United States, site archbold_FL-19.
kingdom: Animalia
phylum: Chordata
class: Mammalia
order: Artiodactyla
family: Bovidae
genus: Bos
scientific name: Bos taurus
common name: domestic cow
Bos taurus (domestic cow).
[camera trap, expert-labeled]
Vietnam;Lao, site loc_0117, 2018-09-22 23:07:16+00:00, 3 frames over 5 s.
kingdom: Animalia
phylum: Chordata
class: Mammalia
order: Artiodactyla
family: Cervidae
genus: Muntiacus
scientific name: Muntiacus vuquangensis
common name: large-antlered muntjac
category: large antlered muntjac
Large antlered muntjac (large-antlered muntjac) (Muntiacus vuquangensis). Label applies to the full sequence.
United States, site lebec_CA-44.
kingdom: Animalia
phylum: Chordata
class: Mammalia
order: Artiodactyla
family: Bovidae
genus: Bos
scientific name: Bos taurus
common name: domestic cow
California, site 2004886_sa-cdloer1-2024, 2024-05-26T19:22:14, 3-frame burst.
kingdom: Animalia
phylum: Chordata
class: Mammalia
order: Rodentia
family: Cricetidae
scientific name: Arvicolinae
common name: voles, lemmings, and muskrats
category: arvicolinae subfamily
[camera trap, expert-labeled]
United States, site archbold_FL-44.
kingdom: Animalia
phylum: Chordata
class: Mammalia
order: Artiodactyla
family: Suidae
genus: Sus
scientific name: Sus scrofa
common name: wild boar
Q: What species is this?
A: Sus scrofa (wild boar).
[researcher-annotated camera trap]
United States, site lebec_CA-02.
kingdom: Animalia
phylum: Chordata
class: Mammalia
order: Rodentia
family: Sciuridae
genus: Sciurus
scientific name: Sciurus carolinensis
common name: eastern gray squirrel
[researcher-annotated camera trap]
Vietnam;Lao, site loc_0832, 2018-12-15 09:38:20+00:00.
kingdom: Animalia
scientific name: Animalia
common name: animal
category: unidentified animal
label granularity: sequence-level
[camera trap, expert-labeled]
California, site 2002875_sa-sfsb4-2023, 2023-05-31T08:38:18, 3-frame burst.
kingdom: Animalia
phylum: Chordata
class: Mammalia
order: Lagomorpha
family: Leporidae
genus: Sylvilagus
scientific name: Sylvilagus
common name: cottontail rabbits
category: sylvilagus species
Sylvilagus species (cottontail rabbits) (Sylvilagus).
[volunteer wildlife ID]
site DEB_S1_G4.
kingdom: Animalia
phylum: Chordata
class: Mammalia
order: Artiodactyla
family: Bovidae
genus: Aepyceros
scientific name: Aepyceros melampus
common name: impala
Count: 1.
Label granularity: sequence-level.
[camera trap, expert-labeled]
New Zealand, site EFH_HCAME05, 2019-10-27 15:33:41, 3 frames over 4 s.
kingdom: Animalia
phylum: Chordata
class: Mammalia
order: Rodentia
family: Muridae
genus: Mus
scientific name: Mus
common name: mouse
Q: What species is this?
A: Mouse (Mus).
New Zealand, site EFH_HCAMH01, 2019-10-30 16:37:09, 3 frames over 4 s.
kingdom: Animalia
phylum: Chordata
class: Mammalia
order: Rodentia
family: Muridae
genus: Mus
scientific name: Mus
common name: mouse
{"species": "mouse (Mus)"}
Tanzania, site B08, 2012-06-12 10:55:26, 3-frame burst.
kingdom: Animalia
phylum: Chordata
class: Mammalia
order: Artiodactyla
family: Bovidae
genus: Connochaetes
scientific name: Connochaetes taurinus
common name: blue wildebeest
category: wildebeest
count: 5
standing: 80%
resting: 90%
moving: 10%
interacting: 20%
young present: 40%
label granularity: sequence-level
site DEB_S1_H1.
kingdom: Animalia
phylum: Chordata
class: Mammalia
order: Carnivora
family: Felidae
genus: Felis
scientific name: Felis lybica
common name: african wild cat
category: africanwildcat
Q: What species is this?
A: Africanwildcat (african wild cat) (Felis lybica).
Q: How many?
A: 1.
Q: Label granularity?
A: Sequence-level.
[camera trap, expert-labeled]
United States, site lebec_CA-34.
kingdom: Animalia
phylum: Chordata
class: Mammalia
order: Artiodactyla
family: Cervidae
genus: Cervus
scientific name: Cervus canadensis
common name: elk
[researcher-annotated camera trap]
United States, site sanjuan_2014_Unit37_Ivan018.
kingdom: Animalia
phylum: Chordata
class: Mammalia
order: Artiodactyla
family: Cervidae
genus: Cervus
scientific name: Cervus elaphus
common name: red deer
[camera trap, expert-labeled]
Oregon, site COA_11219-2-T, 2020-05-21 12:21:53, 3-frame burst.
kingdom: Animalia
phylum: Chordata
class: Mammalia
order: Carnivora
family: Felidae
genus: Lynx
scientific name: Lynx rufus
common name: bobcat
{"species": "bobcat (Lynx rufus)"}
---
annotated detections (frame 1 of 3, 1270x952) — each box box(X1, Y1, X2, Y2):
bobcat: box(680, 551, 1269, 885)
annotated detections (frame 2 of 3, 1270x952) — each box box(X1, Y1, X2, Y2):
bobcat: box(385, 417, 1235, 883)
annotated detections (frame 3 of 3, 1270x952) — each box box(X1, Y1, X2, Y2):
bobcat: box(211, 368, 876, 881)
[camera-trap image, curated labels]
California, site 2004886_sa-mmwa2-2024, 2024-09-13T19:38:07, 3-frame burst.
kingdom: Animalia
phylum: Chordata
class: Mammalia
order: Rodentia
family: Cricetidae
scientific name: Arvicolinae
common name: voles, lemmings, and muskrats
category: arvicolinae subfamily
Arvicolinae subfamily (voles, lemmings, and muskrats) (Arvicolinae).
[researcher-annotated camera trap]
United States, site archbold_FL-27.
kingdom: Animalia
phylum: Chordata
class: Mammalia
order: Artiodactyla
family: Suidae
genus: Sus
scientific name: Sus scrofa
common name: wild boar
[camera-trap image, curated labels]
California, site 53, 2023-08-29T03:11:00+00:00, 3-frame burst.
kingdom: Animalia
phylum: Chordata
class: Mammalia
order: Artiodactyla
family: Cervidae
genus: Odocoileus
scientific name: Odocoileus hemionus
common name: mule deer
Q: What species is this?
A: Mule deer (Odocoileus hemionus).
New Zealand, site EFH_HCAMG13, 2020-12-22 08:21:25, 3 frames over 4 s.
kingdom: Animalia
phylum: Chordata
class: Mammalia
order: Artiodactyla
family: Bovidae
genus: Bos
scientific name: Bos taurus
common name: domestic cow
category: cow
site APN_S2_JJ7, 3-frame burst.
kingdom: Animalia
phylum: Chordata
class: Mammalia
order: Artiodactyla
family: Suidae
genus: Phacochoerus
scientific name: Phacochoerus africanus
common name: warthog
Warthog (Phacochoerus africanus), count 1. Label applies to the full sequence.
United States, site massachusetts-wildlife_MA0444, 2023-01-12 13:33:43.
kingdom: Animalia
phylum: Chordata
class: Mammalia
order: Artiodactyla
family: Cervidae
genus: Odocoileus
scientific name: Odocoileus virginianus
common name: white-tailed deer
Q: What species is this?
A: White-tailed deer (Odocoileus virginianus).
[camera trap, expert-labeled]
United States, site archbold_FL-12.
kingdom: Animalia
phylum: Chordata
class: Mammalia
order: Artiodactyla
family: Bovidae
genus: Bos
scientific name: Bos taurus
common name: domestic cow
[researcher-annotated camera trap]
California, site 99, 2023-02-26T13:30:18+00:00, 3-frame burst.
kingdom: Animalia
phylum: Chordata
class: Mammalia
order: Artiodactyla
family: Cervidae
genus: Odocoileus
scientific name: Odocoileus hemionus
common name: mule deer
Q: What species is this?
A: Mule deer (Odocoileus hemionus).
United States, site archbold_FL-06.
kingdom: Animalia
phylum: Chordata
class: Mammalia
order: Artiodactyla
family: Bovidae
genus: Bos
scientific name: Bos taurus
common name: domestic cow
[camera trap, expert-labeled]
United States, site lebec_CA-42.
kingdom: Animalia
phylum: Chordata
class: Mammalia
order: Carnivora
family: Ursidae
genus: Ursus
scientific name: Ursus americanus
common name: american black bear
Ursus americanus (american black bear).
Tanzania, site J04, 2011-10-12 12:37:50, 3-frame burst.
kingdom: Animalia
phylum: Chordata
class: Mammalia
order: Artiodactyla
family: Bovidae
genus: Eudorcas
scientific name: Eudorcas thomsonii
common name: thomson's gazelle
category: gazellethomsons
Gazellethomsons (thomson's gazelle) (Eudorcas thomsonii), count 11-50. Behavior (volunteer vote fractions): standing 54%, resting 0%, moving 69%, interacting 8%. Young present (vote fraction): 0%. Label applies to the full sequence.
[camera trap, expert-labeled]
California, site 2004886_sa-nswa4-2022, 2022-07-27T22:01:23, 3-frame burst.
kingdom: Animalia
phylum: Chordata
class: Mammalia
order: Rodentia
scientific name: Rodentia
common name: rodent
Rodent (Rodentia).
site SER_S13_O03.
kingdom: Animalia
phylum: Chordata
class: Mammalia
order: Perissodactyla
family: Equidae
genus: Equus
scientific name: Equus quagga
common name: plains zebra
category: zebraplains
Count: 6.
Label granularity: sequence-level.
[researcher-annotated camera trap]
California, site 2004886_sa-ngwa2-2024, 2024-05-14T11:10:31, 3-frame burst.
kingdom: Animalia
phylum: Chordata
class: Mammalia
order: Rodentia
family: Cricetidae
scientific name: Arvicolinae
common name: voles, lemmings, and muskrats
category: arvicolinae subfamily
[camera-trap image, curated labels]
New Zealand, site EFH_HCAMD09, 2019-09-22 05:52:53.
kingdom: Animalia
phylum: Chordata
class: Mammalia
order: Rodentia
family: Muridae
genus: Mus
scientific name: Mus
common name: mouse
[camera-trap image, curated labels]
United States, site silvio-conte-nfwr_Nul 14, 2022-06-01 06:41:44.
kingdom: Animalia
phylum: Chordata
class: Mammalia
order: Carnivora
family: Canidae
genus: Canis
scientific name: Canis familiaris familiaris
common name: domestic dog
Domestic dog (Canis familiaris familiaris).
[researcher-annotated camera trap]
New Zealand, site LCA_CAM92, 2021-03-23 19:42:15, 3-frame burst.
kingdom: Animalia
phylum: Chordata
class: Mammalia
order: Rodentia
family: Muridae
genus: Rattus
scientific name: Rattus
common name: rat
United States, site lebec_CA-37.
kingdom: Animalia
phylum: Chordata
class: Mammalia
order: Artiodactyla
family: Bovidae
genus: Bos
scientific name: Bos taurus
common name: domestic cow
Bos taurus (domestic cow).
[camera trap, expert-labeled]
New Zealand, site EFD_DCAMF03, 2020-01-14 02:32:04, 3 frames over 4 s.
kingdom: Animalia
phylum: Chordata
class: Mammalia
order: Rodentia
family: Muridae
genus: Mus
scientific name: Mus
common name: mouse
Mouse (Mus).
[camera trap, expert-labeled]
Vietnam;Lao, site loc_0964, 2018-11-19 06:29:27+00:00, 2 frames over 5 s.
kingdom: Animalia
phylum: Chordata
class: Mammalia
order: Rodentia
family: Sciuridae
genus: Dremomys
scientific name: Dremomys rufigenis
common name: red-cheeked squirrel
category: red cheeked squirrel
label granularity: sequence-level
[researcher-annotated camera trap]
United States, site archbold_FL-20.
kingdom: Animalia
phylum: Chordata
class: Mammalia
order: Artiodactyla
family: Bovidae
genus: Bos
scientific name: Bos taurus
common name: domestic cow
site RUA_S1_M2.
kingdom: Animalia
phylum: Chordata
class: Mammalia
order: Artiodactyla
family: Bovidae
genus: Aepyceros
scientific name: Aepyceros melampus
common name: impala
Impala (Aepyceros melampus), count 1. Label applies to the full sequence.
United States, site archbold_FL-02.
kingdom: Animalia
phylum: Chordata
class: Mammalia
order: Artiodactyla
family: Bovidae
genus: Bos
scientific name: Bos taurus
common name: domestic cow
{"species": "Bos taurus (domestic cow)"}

*What this task involves:*
Search the entries above for the word "over" and copy each line where it appears.

*Response area:*
Vietnam;Lao, site loc_0117, 2018-09-22 23:07:16+00:00, 3 frames over 5 s.
New Zealand, site EFH_HCAME05, 2019-10-27 15:33:41, 3 frames over 4 s.
New Zealand, site EFH_HCAMH01, 2019-10-30 16:37:09, 3 frames over 4 s.
New Zealand, site EFH_HCAMG13, 2020-12-22 08:21:25, 3 frames over 4 s.
New Zealand, site EFD_DCAMF03, 2020-01-14 02:32:04, 3 frames over 4 s.
Vietnam;Lao, site loc_0964, 2018-11-19 06:29:27+00:00, 2 frames over 5 s.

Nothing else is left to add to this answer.